──────── Excerpted passage

Javassist is a bytecode instrumentation library that allows you to modify bytecode injecting Java code that will be converted to bytecode by Javassist and added to the instrumented class/method at runtime.

Lets write the first transformer that actually take an hypothetical class “com.my.to.be.instrumented.MyClass” and add to the instructions of each method a log call.

import java.lang.instrument.ClassFileTransformer;
import java.lang.instrument.IllegalClassFormatException;
import java.security.ProtectionDomain;
import javassist.ClassPool;
import javassist.CtClass;
import javassist.CtMethod;
 
public class DynamicTransformer implements ClassFileTransformer {
 
    public byte[] transform(ClassLoader loader, String className, Class classBeingRedefined,
        ProtectionDomain protectionDomain, byte[] classfileBuffer) throws IllegalClassFormatException {
 
        byte[] byteCode = classfileBuffer;
 
        // into the transformer will arrive every class loaded so we filter 
        // to match only what we need
        if (className.equals("com/my/to/be/instrumented/MyClass")) {
 
            try {
                // retrive default Javassist class pool
                ClassPool cp = ClassPool.getDefault();
                // get from the class pool our class with this qualified name
                CtClass cc = cp.get("com.my.to.be.instrumented.MyClass");
                // get all the methods of the retrieved class
                CtMethod[] methods = cc.getDeclaredMethods()
                for(CtMethod meth : methods) {
                    // The instrumentation code to be returned and injected
                    final StringBuffer buffer = new StringBuffer();
                    String name = meth.getName();
                    // just print into the buffer a log for example
                    buffer.append("System.out.println(\\"Method " + name + " executed\\" );");
                    meth.insertBefore(buffer.toString())
                }
                // create the byteclode of the class
                byteCode = cc.toBytecode();
                // remove the CtClass from the ClassPool
                cc.detach();
            } catch (Exception ex) {
                ex.printStackTrace();
            }
        }
 
        return byteCode;
    }
}

Now in order to use this transformer (so that our JVM will call the method transform on each class at load time) we need to add this instrumentor this with an agent:

import java.lang.instrument.Instrumentation;
 
public class EasyAgent {
 
    public static void premain(String agentArgs, Instrumentation inst) {
         
        // registers the transformer
        inst.addTransformer(new DynamicTransformer());
    }
}

Last step to start our first instrumentor experiment is to actually register this agent class to the JVM machine execution. The easiest way to actually do it is to register it with an option into the shell command:

java -javaagent:myAgent.jar MyJavaApplication

As we can see the agent/transformer project is added as a jar to the execution of any application named MyJavaApplication that is supposed to contain a class named “com.my.to.be.instrumented.MyClass” to actually execute our injected code.

────────────────
──────── Information shown

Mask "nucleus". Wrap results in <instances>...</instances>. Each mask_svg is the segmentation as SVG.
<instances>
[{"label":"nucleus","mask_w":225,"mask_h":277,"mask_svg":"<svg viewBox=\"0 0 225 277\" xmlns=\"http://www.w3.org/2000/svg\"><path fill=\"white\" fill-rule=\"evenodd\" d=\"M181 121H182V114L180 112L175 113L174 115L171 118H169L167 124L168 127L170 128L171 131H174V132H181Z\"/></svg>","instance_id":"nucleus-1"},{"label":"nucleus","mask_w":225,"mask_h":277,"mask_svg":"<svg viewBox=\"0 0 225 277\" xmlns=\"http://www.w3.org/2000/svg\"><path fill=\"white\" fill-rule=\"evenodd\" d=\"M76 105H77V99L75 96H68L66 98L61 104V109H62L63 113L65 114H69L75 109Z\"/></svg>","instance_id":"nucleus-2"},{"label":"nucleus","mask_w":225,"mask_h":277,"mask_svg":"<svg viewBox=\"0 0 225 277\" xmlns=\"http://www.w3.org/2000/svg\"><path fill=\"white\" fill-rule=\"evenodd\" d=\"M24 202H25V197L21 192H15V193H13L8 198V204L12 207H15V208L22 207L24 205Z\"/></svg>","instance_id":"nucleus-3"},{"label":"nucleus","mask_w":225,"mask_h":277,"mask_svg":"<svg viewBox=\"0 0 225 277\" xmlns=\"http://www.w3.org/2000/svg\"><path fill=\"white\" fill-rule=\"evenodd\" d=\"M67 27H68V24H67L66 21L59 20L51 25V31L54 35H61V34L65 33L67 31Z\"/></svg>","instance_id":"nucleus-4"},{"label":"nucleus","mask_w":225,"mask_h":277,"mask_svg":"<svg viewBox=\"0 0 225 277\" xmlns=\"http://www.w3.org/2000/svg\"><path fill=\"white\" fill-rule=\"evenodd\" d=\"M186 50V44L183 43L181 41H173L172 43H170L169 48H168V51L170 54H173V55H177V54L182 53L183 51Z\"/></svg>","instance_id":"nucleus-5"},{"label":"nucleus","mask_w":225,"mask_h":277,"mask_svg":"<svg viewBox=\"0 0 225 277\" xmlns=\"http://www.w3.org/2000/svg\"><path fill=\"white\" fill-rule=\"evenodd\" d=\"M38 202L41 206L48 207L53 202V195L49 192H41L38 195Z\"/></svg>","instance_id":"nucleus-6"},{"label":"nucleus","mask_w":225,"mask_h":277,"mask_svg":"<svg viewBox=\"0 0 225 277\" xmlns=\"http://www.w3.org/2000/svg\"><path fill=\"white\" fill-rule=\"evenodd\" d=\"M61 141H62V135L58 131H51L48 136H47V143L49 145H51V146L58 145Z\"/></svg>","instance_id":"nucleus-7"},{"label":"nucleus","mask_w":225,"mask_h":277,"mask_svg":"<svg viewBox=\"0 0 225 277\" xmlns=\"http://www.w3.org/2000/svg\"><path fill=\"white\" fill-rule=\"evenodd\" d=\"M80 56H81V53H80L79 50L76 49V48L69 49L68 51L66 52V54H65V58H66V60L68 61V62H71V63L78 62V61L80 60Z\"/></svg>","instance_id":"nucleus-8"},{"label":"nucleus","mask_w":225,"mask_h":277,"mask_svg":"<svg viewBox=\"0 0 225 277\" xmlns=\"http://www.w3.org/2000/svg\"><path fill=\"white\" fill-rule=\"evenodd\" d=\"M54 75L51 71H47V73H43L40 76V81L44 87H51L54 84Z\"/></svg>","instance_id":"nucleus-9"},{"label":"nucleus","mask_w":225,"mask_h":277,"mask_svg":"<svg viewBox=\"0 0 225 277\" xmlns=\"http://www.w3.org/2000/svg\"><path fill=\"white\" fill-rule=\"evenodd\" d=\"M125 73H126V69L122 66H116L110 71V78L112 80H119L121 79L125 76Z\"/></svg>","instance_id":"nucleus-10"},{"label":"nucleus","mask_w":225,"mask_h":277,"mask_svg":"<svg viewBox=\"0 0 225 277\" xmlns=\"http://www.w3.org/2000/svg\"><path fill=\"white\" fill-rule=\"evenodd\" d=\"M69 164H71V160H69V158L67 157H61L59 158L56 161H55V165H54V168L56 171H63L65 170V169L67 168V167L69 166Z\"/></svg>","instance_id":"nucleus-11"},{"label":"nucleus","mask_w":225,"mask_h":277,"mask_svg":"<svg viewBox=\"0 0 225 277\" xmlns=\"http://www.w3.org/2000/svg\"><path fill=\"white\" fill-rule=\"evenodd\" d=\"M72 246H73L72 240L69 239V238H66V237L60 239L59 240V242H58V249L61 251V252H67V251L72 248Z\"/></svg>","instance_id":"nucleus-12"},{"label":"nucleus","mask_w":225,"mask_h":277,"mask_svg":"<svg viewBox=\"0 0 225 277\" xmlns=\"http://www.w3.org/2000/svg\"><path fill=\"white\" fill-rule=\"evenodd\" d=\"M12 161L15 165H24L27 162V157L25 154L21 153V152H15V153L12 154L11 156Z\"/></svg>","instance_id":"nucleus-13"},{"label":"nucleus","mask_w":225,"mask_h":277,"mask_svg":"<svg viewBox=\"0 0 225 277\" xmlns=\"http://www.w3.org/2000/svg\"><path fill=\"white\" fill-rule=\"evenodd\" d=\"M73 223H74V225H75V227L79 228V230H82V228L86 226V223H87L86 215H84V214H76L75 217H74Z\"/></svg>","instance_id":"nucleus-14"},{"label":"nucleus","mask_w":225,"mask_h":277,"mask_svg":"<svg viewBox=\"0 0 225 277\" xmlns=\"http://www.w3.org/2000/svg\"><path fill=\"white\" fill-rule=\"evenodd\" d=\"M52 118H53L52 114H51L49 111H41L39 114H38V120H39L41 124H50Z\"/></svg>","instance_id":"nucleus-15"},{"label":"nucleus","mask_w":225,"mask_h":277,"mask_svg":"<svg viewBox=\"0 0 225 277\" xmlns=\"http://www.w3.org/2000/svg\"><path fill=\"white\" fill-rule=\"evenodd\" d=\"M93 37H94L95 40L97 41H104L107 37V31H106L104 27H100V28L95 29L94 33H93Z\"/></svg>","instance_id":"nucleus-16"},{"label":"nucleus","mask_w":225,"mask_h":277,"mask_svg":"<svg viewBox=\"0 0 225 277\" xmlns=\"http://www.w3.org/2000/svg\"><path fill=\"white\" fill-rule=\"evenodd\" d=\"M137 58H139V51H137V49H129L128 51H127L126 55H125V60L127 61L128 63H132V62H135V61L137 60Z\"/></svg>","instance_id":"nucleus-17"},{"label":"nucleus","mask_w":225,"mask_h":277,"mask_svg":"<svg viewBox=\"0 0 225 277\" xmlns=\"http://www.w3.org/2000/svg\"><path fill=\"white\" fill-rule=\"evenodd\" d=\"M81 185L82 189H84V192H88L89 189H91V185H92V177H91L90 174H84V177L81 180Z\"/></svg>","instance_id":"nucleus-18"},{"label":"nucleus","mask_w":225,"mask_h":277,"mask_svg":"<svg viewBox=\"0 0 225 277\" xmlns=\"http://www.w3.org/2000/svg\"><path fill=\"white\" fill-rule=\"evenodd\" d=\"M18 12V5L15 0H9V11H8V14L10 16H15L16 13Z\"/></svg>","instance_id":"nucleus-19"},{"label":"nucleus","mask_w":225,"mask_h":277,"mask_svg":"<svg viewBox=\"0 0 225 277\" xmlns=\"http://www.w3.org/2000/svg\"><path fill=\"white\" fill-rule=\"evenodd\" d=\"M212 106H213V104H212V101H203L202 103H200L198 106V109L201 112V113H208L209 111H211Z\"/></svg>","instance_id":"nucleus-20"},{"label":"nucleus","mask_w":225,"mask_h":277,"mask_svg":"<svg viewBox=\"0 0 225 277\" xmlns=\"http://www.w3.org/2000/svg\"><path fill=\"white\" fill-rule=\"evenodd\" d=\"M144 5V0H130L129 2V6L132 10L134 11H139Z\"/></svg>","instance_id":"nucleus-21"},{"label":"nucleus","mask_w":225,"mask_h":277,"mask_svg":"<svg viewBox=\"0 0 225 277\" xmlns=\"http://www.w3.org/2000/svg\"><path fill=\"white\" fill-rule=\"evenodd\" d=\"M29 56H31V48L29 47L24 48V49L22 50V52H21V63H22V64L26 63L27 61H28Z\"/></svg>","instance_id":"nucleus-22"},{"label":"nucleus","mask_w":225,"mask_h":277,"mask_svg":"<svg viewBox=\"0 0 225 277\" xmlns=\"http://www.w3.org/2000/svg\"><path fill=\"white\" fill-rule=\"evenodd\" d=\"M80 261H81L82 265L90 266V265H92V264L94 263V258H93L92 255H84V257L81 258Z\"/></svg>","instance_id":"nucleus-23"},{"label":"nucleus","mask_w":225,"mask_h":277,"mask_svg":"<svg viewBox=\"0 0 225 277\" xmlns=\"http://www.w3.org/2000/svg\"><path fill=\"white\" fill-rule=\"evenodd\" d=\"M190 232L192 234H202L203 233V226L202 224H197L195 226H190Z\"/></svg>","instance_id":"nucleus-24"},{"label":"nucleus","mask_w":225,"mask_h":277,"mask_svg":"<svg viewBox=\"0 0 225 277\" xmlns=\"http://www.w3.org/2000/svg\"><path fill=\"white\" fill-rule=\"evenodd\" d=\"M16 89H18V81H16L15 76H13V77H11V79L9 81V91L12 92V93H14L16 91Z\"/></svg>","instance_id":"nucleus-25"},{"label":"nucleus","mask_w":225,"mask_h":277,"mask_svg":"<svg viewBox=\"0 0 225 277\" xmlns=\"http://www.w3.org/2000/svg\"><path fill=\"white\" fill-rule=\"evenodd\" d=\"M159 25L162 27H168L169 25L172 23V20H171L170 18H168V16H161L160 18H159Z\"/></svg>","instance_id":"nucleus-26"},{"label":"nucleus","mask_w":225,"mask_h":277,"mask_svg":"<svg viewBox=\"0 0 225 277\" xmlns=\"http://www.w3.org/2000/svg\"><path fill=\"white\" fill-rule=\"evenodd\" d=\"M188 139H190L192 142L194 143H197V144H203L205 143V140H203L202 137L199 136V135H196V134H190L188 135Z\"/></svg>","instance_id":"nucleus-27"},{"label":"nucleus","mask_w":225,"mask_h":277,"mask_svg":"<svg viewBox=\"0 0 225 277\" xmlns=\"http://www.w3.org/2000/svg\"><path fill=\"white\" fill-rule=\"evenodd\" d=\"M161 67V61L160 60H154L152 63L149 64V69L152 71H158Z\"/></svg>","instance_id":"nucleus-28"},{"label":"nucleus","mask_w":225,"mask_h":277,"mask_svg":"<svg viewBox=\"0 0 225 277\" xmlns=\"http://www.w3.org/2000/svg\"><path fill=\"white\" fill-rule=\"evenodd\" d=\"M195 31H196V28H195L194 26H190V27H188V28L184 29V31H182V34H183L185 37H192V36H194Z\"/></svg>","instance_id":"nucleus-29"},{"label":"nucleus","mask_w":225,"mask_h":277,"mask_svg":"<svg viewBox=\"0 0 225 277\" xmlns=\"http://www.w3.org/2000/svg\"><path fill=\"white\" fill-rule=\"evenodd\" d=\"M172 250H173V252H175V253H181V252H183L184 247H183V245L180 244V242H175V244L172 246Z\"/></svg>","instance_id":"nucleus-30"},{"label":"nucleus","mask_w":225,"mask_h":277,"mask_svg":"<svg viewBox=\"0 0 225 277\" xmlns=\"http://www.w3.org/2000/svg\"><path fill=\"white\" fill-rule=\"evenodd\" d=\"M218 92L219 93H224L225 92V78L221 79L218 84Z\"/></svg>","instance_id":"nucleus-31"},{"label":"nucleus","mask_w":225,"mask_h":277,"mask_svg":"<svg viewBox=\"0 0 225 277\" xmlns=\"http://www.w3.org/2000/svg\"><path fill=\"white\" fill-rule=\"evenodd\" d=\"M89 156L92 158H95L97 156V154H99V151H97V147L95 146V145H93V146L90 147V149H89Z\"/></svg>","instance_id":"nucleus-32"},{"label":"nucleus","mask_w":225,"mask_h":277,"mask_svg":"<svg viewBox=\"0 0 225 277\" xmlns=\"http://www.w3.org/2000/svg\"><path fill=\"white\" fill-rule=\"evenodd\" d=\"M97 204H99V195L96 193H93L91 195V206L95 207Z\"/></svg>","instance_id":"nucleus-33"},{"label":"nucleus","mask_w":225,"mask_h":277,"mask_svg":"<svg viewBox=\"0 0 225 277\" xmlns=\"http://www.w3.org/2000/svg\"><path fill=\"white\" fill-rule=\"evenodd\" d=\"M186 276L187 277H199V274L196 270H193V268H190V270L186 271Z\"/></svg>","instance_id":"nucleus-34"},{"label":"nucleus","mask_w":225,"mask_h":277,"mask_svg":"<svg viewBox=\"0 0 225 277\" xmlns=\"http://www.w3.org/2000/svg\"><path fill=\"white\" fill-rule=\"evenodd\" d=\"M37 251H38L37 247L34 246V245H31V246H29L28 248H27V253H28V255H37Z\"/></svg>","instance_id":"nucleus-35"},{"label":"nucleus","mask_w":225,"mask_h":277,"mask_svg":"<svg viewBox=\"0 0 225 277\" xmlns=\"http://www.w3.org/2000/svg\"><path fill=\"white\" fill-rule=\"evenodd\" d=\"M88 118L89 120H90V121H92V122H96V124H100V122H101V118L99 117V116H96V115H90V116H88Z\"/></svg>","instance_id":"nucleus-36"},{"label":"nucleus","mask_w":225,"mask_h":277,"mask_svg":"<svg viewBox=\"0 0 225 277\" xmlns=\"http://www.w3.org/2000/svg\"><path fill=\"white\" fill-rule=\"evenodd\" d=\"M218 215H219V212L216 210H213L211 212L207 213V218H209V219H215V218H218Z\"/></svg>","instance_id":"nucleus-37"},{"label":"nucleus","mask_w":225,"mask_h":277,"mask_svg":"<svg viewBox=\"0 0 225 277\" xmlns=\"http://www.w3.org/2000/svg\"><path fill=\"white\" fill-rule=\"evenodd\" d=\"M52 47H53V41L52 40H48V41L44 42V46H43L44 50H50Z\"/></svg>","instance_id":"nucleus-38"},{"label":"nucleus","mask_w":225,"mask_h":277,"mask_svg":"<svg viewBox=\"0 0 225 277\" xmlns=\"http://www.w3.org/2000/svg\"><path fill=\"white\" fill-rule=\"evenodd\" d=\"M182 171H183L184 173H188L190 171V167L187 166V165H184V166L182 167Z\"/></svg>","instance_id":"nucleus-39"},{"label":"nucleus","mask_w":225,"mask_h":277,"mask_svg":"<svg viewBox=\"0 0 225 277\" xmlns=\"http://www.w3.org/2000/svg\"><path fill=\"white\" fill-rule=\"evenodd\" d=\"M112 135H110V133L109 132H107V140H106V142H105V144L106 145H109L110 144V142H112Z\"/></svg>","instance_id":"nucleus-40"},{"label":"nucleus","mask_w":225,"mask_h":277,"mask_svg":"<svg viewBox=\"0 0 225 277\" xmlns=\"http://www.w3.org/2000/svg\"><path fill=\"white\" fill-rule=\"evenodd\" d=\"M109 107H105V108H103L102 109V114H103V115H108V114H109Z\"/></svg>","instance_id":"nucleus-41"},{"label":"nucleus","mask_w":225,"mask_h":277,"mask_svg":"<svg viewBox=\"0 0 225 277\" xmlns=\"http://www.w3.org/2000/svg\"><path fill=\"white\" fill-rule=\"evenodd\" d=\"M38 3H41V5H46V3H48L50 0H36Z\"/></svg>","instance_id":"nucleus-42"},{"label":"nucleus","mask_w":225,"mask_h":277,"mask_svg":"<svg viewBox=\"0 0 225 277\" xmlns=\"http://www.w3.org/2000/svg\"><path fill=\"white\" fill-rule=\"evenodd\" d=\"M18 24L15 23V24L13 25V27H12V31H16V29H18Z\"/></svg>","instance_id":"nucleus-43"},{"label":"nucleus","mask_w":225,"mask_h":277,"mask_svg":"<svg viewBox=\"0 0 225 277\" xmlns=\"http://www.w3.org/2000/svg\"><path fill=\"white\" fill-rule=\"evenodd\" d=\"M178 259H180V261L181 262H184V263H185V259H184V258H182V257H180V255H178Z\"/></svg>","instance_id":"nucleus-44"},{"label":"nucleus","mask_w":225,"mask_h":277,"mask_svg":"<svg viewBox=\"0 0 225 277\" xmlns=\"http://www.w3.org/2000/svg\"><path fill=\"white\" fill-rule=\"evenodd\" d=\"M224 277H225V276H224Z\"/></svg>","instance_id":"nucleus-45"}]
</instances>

────────────────

--- Task to carry out ---
Check each statement against the Javassist text above. Answer yes or no for each, and quote the words of the text that decide it. (a) The transformer changes only the class whose name matches "com/my/to/be/instrumented/MyClass". (b) The log call is added after the existing instructions of each method. (c) The agent is registered with an option in the shell command.

--- Written response ---
(a) Yes: "if (className.equals("com/my/to/be/instrumented/MyClass")) {"
(b) No: "meth.insertBefore(buffer.toString())"
(c) Yes: "The easiest way to actually do it is to register it with an option into the shell command"